Georgia House Republicans Support Doomed Defense Spending Bill

On Thursday, the U.S. House of Representatives passed a $576 billion defense spending bill. The vote was 282 to 138 with a majority of Republicans in favor and a majority of Democrats opposed. All 10 Georgia Republicans voted yes. Georgia Democrats split, with Representatives John Lewis (GA-5) and Hank Johnson (GA-4) opposed, Rep. Sanford Bishop (GA-2) in favor, and Rep. David Scott (GA-13) not voting.

Here is what Georgia Republicans are saying.

Rep. Rob Woodall (GA-7)

“It’s always vitally important to ensure those serving and defending America have the resources they need, but as we continue to be confronted with threats across the globe and on American soil, this bill is as much about national security as it is about good government.  Allocating these funds through a transparent appropriations process is what our Founders intended, and with 75 amendments to this legislation considered on the House floor from both sides of the aisle and many hours of debate, I am very proud of the robust and comprehensive process in which this crucial legislation moved forward.”

Rep. Tom Price (GA-6)

As recent events testify, we need a robust military to defend the homeland from enemies foreign and domestic. This legislation will supply our military with the tools to fight radical Islam and to defend our nation’s fundamental rights of life, liberty and the pursuit of happiness, and preserve America’s indispensable role as a beacon of freedom to the world.

Rep. Tom Graves (GA-14)

“In the wake of the horrific terrorist attack in Orlando, Florida, it’s clear that we are a nation at war with militant Islamic terrorism, and that’s why this legislation is so important. These bills give law enforcement new tools to fight terrorist radicalization in America and provide our brave men and women in uniform with the resources they need to defeat the enemy.”

Rep. Doug Collins (GA-9)

“This year’s defense appropriations bill ensures a robust and ready military by denying the President’s proposed troop reduction, and funding necessary readiness programs that will keep our troops prepared for both combat and peacetime missions…Counter-terrorism programs will be continued and strengthened to combat the ever-growing threat of ISIS. H.R. 5293 also continues to prohibit the transfer of Guantanamo Bay detainees, and prevents new facilities from being built on U.S. soil to house them.

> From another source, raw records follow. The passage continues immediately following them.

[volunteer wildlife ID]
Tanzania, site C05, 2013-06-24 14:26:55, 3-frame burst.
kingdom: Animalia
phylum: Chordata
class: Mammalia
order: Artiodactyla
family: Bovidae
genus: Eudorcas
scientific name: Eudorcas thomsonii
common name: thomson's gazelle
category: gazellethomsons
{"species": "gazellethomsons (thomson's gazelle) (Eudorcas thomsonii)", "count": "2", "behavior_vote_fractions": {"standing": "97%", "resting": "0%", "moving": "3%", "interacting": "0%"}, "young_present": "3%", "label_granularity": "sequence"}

Our service men and women will see a well-deserved 2.1% pay increase, and new healthcare programs and medical facility upgrades, including $125 million allocated for traumatic brain injury and psychological health research.”

Unfortunately for Georgia Republicans, the version of the bill they are praising will be short lived. President Obama has issued a veto threat, primarily because the bill fails to adhere to the spending levels put in place by the Bipartisan Budget Act that was negotiated by President Obama and former House Speaker John Boehner last October. Additionally, the Obama administration “strongly objects to the inclusion of problematic ideological provisions that are beyond the scope of funding legislation,” as well as a gimmick that only appropriates enough money for the war fund (also known as the Overseas Operations Contingency fund) until next April, forcing the next president to request supplemental funding almost as soon as he or she takes office. The Senate will take up the bill next, just days after passing the National Defense Authorization Act on a bipartisan vote. At least six Democrats need to sign on for the Senate version of the defense spending bill to avoid a filibuster. Knowing that, the upper chamber is much more likely to pass a bill acceptable to the Democrats and President Obama.

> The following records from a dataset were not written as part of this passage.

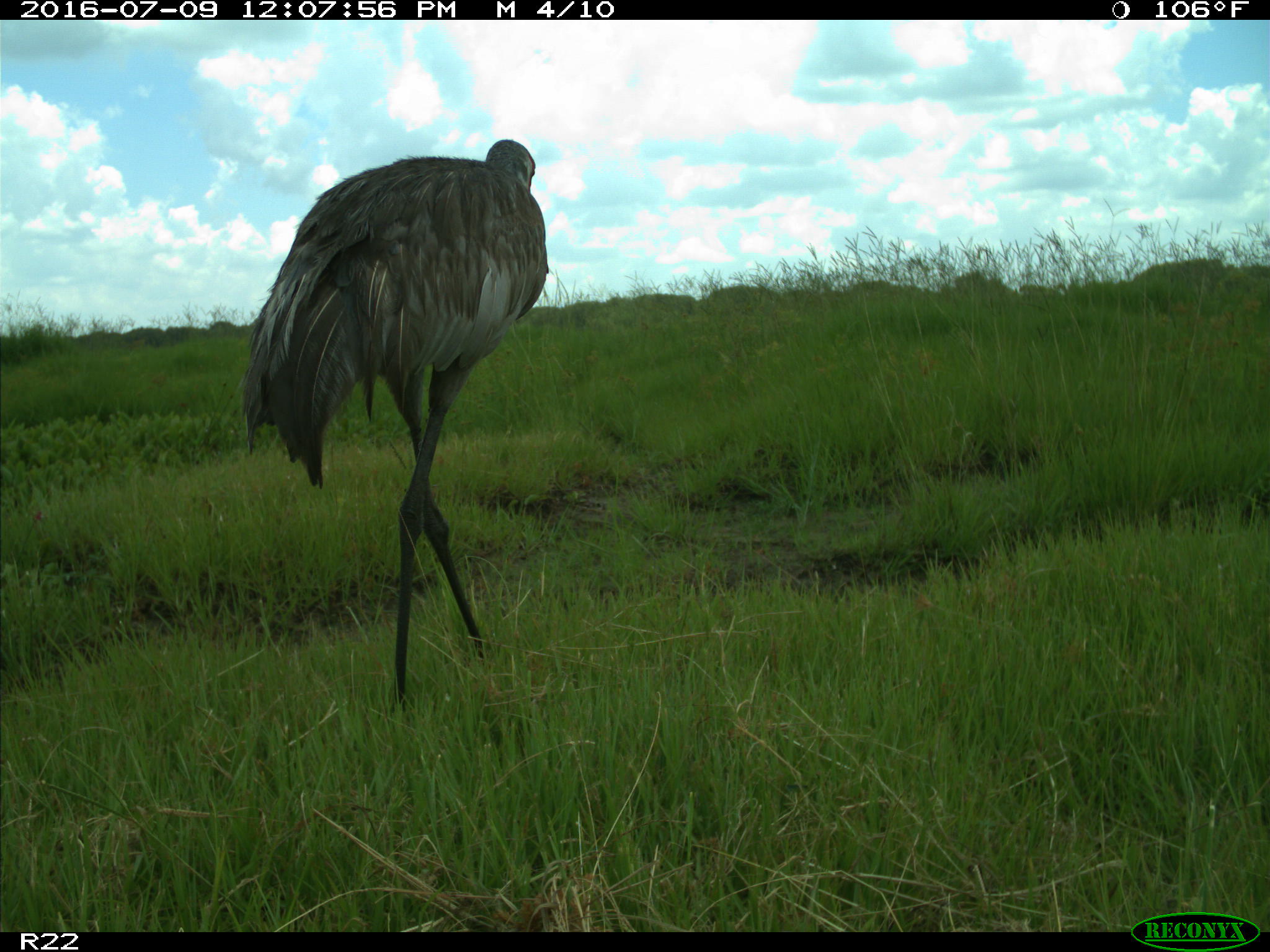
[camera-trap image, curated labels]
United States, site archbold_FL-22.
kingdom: Animalia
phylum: Chordata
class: Aves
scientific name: Aves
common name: birds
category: unidentified bird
Unidentified bird (birds) (Aves).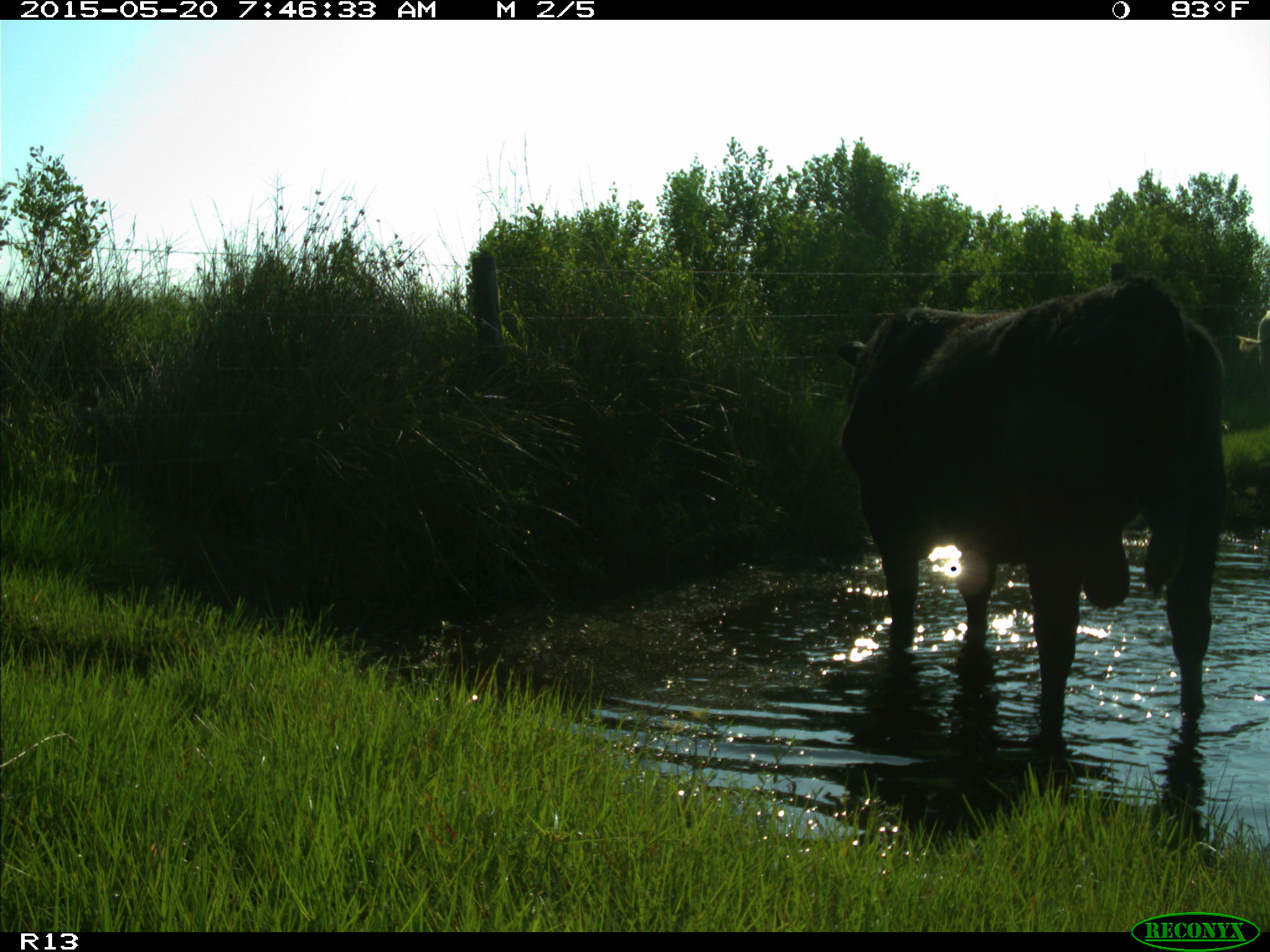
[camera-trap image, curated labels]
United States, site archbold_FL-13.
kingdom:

The controversial amendments that Congressman Woodall mentioned will be front and center when the bill is considered by the Senate. Some of the most highly contested ones failed, with the House rejecting a ban on undocumented immigrants serving in the military, a tightening of surveillance regulations, and a requirement that Congress pass a new AUMF in order to fund the fight against ISIS. The House did, however, pass two amendments that will hamstring President Obama if he tries to close down the prison camp at Guantanamo Bay before he leaves office. One amendment prevents all transfers out of the prison camp while the other prohibits funds from being used to survey locations on the mainland where the prisoners could be transferred. It is unlikely that Senate Democrats will think too fondly of either provision when the bill is considered in the upcoming weeks.